The Y2K38 Bug

October 29, 2010

The Y2K38 Bug

The Y2K38 Bug (also known as the Unix Millennium Bug), affects PHP and several other languages, such as Perl, Ruby or Python, and systems, such as those running on Unix and Macintosh computers, which use a signed 32-bit integer to represent dates as the number of seconds since 00:00:00 UTC on 1 January 1970. The furthest date which can be stored is 03:14:07 UTC on 19 January 2038. Beyond that, the left-most bit is set and the integer becomes a negative decimal number, or a time prior to that date.

Although the count-down is still 28 years away and most programs will only be affected on 2038 or close to it, other software that work with future dates will begin developing glitches much earlier. For example, a program that works with dates 20 years in the future will have to be fixed no later than 2018.

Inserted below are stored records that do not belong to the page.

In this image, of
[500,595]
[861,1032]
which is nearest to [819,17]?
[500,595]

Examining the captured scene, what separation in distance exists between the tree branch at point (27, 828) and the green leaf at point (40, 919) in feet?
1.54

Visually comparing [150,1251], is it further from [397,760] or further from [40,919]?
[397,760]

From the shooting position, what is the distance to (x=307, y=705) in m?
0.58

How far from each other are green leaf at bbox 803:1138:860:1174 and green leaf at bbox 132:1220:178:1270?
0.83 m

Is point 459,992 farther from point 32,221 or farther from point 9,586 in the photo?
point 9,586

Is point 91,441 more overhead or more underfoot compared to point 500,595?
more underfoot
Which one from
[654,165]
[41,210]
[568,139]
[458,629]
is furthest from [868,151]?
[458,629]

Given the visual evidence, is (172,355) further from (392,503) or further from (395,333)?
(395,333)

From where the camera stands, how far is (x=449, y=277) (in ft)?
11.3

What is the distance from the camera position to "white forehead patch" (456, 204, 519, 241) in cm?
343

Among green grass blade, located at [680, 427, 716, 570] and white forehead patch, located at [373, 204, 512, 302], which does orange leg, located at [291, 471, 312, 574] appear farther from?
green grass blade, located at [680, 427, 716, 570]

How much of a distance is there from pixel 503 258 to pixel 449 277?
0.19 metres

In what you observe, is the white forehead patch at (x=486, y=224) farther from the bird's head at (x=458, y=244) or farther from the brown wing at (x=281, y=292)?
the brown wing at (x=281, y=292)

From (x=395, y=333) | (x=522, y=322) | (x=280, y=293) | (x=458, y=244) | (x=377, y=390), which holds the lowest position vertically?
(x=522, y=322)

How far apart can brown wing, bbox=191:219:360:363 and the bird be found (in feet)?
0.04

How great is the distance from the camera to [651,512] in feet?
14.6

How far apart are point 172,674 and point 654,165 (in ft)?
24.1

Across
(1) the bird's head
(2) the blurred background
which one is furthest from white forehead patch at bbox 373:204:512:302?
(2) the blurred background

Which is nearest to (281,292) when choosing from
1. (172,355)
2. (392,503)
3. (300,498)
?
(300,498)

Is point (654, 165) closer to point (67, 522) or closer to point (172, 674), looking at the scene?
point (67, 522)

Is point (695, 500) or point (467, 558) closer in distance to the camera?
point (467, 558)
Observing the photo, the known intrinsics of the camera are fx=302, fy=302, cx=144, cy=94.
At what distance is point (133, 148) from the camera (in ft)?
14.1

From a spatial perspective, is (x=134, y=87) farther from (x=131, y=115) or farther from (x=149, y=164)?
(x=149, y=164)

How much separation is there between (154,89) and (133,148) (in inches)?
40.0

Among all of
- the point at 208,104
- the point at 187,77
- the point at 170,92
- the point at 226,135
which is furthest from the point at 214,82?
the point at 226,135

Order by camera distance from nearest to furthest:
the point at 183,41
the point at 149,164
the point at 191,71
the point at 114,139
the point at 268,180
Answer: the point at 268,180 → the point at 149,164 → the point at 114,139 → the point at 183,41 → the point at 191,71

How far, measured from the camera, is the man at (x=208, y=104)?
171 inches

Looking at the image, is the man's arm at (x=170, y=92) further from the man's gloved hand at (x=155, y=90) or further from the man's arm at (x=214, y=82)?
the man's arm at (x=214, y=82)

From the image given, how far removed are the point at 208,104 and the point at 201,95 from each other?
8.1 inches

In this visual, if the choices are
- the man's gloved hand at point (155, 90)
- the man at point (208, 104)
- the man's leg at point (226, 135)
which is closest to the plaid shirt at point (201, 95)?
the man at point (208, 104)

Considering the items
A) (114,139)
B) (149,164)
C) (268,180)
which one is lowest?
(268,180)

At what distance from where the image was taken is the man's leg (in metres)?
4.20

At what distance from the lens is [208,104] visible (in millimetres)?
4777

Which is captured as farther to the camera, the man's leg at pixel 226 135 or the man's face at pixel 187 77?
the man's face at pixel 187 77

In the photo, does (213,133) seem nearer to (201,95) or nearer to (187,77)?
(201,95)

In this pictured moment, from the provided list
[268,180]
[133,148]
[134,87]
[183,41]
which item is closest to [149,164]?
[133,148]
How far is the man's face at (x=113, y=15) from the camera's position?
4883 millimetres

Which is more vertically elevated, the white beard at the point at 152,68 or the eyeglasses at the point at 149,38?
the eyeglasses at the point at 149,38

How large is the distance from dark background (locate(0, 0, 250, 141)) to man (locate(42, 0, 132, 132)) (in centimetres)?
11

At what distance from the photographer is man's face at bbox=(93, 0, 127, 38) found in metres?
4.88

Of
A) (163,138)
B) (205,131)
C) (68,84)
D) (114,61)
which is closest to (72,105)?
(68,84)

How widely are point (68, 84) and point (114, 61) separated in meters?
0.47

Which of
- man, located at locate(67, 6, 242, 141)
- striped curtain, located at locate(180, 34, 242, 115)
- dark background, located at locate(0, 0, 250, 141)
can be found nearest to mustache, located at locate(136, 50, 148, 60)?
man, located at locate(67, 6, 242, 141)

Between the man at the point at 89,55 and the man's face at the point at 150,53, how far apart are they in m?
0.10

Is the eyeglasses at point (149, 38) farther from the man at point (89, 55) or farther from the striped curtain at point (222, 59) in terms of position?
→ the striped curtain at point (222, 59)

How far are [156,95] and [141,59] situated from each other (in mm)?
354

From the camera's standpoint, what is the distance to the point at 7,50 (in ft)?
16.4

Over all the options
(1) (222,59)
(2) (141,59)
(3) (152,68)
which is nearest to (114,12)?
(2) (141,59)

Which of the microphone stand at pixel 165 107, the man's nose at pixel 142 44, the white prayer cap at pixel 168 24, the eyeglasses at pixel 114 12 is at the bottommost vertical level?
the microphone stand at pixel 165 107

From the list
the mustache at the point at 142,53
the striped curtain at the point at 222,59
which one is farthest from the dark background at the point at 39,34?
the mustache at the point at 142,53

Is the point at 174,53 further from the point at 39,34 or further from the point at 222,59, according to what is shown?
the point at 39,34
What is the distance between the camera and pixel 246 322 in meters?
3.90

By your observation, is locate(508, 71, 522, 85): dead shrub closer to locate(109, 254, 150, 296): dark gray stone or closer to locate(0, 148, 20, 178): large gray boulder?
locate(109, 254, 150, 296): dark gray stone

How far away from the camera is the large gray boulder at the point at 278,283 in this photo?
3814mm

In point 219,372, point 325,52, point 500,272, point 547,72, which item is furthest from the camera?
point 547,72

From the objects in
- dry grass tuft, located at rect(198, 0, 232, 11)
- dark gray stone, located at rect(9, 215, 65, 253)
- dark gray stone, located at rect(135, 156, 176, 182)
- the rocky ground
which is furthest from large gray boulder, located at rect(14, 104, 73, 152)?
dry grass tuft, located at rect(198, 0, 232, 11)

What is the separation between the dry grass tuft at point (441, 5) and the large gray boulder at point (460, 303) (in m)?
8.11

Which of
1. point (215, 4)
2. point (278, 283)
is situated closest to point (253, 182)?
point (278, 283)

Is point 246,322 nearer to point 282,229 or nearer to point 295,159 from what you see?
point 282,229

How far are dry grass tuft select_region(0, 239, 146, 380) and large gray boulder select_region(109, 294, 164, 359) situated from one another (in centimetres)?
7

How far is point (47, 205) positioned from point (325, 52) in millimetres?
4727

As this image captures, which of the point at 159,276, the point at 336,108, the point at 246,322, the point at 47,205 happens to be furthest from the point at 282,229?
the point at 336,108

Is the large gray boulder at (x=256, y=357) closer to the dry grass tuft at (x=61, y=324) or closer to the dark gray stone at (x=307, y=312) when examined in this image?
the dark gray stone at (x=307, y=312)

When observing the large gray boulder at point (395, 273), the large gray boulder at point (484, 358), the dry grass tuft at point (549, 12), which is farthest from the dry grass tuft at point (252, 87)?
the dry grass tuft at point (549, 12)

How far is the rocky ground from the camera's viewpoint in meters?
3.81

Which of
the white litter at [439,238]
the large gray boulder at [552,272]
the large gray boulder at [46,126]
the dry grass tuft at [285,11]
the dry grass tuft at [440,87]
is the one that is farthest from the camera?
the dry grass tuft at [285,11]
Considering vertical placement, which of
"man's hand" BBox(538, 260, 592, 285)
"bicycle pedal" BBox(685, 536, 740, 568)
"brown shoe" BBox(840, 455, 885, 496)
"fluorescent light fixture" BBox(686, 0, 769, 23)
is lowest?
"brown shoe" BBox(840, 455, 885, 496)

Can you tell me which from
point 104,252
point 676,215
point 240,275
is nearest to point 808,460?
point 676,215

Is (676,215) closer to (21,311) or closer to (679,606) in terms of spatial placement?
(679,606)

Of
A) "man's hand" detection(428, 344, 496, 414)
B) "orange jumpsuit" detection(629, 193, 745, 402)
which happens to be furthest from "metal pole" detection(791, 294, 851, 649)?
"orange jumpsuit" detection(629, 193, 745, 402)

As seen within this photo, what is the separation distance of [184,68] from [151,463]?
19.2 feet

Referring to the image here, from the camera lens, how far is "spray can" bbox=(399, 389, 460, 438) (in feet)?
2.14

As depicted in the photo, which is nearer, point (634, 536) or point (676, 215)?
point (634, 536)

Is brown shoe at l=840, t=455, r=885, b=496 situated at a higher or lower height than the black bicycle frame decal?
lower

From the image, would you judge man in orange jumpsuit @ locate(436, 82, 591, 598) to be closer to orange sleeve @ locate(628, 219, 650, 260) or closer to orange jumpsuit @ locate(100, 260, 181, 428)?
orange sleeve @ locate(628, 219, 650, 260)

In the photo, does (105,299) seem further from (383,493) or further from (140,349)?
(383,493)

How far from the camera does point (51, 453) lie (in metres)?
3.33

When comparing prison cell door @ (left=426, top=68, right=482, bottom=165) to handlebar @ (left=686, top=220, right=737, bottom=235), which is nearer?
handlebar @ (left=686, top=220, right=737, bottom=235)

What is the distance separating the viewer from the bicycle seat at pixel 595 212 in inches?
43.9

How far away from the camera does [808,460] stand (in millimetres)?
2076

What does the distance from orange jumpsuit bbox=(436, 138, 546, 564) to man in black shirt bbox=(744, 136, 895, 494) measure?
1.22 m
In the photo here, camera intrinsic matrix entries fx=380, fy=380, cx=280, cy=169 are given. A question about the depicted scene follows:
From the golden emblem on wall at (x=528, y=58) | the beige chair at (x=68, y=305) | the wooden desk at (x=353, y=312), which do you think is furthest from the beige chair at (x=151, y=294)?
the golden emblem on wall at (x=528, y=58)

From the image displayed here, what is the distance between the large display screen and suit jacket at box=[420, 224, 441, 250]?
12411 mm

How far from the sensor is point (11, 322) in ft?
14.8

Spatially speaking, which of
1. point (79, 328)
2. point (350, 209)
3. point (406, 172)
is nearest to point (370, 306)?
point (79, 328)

There have been some problems of that kind already, such as the software running on a AOL server that was designed with a kludge to handle a database request that should “never” time out specified an arbitrary time-out date in the future. The default configuration for the server specified that the request should time out after one billion seconds. One billion seconds (approximately thirty-two years) after 9:27.28 pm on 12 May 2006 is beyond the 2038 cutoff date. Thus, after this time, the time-out calculation overflowed and returned a date that was actually in the past, causing the software to crash. When the problem was discovered, AOL’s server managers had to edit the configuration file and set the time out to a lower value

Probably, if you’re using a 64-bit OS with a compiled 64-bit edition of PHP, your application shouldn’t be affected. A signed 64-bit number gives a maximum future date which is 21 times greater than the current age of the universe, approximately 292 billion years from now, on Sunday, 4 December 292,277,026,596 CE.